27 Mar 2021 | Tao Lin*, Lingjing Kong*, Sebastian U. Stich, Martin Jaggi.
This paper proposes a novel approach called ensemble distillation for robust model fusion in federated learning (FL). The goal is to improve the aggregation of models from heterogeneous clients, which is a key challenge in FL due to the diversity of client models and data. Traditional methods like federated averaging (FEDAVG) directly average model parameters, which is only feasible when all models have the same structure and size. In contrast, ensemble distillation leverages unlabeled data or artificially generated examples to train a central classifier on the outputs of client models, enabling flexible aggregation across diverse models.
The proposed method, FedDF, uses knowledge distillation to train the central model by distilling knowledge from multiple client models. This approach mitigates privacy risks and communication costs while allowing for flexible aggregation of heterogeneous models. Extensive experiments on various computer vision and natural language processing datasets (e.g., CIFAR-10, ImageNet, AG News, SST2) show that FedDF can train the server model faster and with fewer communication rounds compared to existing FL techniques.
FedDF is robust to different neural architectures and can handle heterogeneous client models that vary in size, numerical precision, or structure. It also demonstrates superior performance in scenarios with non-i.i.d. data distributions, where traditional methods often struggle. The method is particularly effective when using unlabeled data from other domains or synthetic data generated by a pre-trained generator, which helps overcome the limitations of real unlabeled datasets.
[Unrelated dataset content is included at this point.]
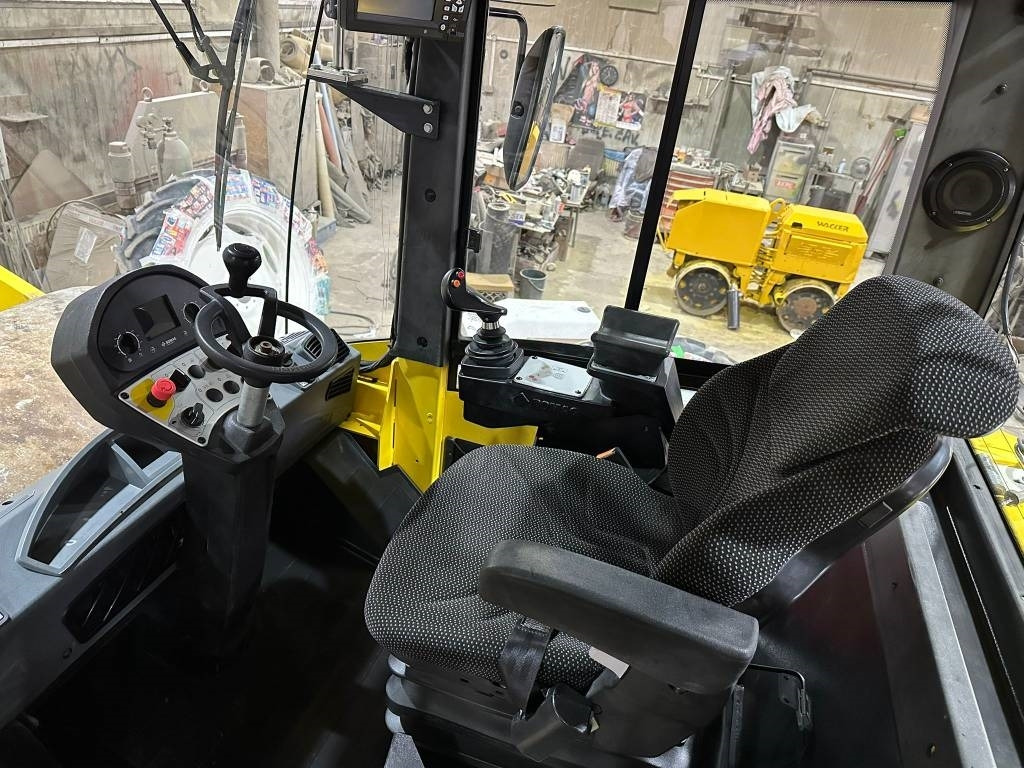 Bomag BW219 DH5+3D Trimble GPS leasing Bomag BW219 DH5+3D Trimble GPS: picture 15 Bomag BW219 DH5+3D Trimble GPS leasing Bomag BW219 DH5+3D Trimble GPS: picture 15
The paper also discusses the privacy-preserving aspects of FedDF, showing that it can be combined with existing protection mechanisms like differential privacy to enhance client security. Additionally, FedDF is shown to be effective in low-bit quantized models and heterogeneous systems with different neural architectures, demonstrating its versatility and robustness in various FL scenarios. Overall, FedDF provides a more efficient and robust solution for federated learning in scenarios with diverse client models and data distributions.This paper proposes a novel approach called ensemble distillation for robust model fusion in federated learning (FL). The goal is to improve the aggregation of models from heterogeneous clients, which is a key challenge in FL due to the diversity of client models and data. Traditional methods like federated averaging (FEDAVG) directly average model parameters, which is only feasible when all models have the same structure and size. In contrast, ensemble distillation leverages unlabeled data or artificially generated examples to train a central classifier on the outputs of client models, enabling flexible aggregation across diverse models.
The proposed method, FedDF, uses knowledge distillation to train the central model by distilling knowledge from multiple client models. This approach mitigates privacy risks and communication costs while allowing for flexible aggregation of heterogeneous models. Extensive experiments on various computer vision and natural language processing datasets (e.g., CIFAR-10, ImageNet, AG News, SST2) show that FedDF can train the server model faster and with fewer communication rounds compared to existing FL techniques.
FedDF is robust to different neural architectures and can handle heterogeneous client models that vary in size, numerical precision, or structure. It also demonstrates superior performance in scenarios with non-i.i.d. data distributions, where traditional methods often struggle. The method is particularly effective when using unlabeled data from other domains or synthetic data generated by a pre-trained generator, which helps overcome the limitations of real unlabeled datasets.
The paper also discusses the privacy-preserving aspects of FedDF, showing that it can be combined with existing protection mechanisms like differential privacy to enhance client security. Additionally, FedDF is shown to be effective in low-bit quantized models and heterogeneous systems with different neural architectures, demonstrating its versatility and robustness in various FL scenarios. Overall, FedDF provides a more efficient and robust solution for federated learning in scenarios with diverse client models and data distributions.